**Passagem citada:**

Por seu turno, os recorridos não efectuaram alegação.
Cumpre decidir .
II
3. Como deflui do relato supra efectuado, antecedentemente à prolação do acórdão de 23 de Janeiro de 2001, a recorrente não suscitou qualquer questão de inconstitucionalidade tendo por referência a norma constante do nº 2 do art°
690º-A do Código de Processo Civil. Simplesmente, nesse aresto, não se tomou conhecimento do recurso atinente à matéria de facto, justamente com base numa interpretação que o Tribunal da Relação de Coimbra conferiu àquele preceito e que, tanto quanto se saiba, não é algo que esteja ainda devidamente consolidado quer doutrinária, quer jurisprudencialmente (cfr., porém, o acórdão da Relação do Porto de 4 de Fevereiro de 1999, publicado na Colectânea de Jurisprudência, ano XXVI, 210 a
213, maxime parte final do ponto 1 - Recurso de Agravo, a fls. 212, de onde poderia resultar que o escrito dactilografado seria apresentado em separado da alegação).
Confrontada com essa interpretação, a recorrente arguiu a nulidade do dito acórdão de 23 de Janeiro de 2001, nos termos que se acima se deixaram expostos, e é da decisão que decidiu uma tal arguição, que não acolheu a perspectiva da inconstitucionalidade da interpretação do normativo em causa, que vem interposto o vertente recurso. Ora, a ser eventualmente formulado por este órgão de fiscalização concentrada da constitucionalidade um juízo de inconstitucionalidade, certamente que a solicitada arguição haveria de ser passível de decisão diversa da que foi tomada. Tem, pois, utilidade o presente recurso e, porque o mesmo é repercutível na aludida arguição, é de considerar como tendo sido atempadamente suscitada a questão de inconstitucionalidade. Vejamos, pois.
3. O art° 690º-A, números 1 e 2, na redacção anterior à conferida pelo Decreto-Lei nº 183/2000, apresentava a seguinte redacção:- Artigo 690. º-A
Ónus a cargo do recorrente que impugne a decisão de facto
1 - Quando se impugne a decisão proferida sobre a matéria de facto, deve o recorrente obrigatoriamente especificar, sob pena de rejeição: a) Quais os concretos meios probatórios que considera incorrectamente julgados; b) Quais os concretos meios probatórios, constantes do processo ou de registo ou gravação nele realizada, que impunham decisão sobre os pontos da matéria de facto impugnados diversa da recorrida.

**Dados fornecidos:**
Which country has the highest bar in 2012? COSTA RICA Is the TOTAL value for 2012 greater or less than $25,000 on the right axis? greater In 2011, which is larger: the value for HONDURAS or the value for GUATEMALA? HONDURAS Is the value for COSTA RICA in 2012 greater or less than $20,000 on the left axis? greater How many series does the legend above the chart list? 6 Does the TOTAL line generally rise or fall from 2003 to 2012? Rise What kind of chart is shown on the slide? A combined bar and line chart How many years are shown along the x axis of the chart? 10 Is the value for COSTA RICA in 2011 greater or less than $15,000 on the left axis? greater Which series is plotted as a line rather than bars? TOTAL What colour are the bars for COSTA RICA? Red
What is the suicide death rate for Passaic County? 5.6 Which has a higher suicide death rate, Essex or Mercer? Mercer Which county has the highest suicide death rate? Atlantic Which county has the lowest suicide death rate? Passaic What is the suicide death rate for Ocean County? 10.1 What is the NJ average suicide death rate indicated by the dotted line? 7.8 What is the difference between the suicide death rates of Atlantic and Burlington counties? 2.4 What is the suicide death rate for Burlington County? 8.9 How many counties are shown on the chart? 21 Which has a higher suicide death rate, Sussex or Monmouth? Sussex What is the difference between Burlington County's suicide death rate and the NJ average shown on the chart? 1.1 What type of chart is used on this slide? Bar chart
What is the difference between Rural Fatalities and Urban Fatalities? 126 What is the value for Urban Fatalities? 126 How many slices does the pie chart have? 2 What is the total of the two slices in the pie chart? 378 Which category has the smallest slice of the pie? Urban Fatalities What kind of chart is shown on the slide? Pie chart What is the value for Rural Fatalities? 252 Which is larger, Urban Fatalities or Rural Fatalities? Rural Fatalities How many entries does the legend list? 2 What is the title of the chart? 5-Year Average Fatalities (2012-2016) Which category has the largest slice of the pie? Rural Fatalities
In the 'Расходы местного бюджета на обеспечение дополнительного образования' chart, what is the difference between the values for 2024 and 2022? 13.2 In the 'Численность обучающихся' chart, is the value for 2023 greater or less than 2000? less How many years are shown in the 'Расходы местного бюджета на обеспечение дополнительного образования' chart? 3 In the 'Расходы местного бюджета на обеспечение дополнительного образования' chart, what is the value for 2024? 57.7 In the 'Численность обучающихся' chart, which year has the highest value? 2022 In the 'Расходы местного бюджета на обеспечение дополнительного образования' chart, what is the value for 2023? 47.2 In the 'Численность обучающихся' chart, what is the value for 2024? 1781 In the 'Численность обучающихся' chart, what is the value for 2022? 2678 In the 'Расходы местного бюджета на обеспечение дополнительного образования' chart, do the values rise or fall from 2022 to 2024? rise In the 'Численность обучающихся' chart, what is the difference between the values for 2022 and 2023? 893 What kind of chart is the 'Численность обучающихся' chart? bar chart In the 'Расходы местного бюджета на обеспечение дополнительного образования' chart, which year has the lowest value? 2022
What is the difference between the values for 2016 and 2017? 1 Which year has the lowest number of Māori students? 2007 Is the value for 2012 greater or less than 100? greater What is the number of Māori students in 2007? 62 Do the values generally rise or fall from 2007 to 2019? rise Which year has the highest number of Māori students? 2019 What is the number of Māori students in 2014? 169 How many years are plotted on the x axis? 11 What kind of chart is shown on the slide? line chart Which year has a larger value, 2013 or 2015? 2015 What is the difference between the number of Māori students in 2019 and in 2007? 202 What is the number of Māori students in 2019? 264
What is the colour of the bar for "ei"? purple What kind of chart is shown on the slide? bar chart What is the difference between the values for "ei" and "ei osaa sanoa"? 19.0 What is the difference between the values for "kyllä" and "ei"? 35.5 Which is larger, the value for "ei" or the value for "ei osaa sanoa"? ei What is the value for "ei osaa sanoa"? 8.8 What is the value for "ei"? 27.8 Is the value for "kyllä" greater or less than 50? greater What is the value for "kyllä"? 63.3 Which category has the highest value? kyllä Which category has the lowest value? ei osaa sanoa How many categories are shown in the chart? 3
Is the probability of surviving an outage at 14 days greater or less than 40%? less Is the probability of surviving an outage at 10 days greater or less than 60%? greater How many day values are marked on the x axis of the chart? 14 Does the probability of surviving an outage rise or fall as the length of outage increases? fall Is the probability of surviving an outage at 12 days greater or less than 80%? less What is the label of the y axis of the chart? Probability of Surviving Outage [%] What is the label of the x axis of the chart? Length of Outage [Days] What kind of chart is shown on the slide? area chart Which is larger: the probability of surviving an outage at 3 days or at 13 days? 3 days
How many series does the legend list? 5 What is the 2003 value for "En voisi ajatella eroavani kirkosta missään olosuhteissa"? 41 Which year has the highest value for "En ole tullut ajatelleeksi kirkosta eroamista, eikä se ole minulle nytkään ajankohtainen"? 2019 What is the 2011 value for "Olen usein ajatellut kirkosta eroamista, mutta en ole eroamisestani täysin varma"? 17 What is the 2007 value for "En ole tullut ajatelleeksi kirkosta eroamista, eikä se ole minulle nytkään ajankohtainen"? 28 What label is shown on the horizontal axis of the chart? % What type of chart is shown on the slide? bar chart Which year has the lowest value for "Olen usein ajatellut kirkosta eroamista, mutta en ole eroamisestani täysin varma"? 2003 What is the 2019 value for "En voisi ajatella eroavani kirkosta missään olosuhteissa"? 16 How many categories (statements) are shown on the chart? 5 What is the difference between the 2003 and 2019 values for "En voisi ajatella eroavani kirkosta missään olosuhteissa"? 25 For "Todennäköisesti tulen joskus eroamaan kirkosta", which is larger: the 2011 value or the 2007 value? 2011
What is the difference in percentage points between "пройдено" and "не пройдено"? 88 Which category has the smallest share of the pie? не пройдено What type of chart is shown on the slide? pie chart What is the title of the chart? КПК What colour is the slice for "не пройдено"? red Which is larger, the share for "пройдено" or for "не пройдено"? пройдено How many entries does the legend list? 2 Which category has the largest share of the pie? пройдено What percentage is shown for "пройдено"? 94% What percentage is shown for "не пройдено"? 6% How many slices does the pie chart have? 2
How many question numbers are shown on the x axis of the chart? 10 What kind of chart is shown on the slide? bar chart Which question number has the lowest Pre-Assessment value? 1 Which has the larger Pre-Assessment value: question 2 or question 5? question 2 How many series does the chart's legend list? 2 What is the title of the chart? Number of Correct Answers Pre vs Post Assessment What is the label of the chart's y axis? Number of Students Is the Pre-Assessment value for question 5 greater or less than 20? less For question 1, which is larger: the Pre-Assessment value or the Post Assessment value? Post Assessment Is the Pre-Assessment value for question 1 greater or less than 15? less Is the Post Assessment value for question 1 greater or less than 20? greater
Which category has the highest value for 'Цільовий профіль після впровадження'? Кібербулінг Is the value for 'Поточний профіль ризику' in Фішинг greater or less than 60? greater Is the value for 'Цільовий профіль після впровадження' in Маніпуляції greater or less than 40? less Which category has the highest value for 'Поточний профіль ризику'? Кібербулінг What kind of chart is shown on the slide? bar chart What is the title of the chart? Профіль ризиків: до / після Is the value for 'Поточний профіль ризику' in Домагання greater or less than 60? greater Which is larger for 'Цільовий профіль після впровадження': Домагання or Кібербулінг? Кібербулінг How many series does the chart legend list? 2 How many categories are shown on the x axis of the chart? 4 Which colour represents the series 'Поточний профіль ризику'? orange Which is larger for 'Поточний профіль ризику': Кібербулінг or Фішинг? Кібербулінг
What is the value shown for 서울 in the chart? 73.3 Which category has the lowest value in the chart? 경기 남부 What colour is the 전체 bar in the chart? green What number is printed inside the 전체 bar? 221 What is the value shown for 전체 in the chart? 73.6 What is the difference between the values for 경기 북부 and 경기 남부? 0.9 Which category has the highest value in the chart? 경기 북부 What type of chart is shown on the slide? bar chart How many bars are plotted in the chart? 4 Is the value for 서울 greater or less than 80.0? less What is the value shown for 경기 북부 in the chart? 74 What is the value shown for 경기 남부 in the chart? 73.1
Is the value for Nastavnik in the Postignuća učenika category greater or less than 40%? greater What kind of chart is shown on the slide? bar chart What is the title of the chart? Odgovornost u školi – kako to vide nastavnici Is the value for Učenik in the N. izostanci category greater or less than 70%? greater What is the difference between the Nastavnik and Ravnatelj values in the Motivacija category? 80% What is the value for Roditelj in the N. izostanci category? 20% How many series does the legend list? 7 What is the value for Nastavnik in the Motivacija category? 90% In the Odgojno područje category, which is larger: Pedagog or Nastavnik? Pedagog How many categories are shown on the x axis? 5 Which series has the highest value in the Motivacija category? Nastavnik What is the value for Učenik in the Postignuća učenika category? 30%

**Tarefas a realizar:**
A: Responda, com base no excerto do acórdão, às perguntas seguintes:
(i) Que tribunal deu a interpretação do preceito que levou a não se tomar conhecimento do recurso sobre a matéria de facto?
(ii) De que data é o acórdão cuja nulidade a recorrente arguiu?
(iii) Que diploma conferiu a redação posterior à transcrita do art° 690º-A?
B: Reproduza fielmente o trecho do excerto do acórdão que vai de "Cumpre decidir ." até "separado da alegação).".

**Soluções por tarefa:**
A:
(i) O Tribunal da Relação de Coimbra.
(ii) De 23 de Janeiro de 2001.
(iii) O Decreto-Lei nº 183/2000.

B:
Cumpre decidir .
II
3. Como deflui do relato supra efectuado, antecedentemente à prolação do acórdão de 23 de Janeiro de 2001, a recorrente não suscitou qualquer questão de inconstitucionalidade tendo por referência a norma constante do nº 2 do art°
690º-A do Código de Processo Civil. Simplesmente, nesse aresto, não se tomou conhecimento do recurso atinente à matéria de facto, justamente com base numa interpretação que o Tribunal da Relação de Coimbra conferiu àquele preceito e que, tanto quanto se saiba, não é algo que esteja ainda devidamente consolidado quer doutrinária, quer jurisprudencialmente (cfr., porém, o acórdão da Relação do Porto de 4 de Fevereiro de 1999, publicado na Colectânea de Jurisprudência, ano XXVI, 210 a
213, maxime parte final do ponto 1 - Recurso de Agravo, a fls. 212, de onde poderia resultar que o escrito dactilografado seria apresentado em separado da alegação).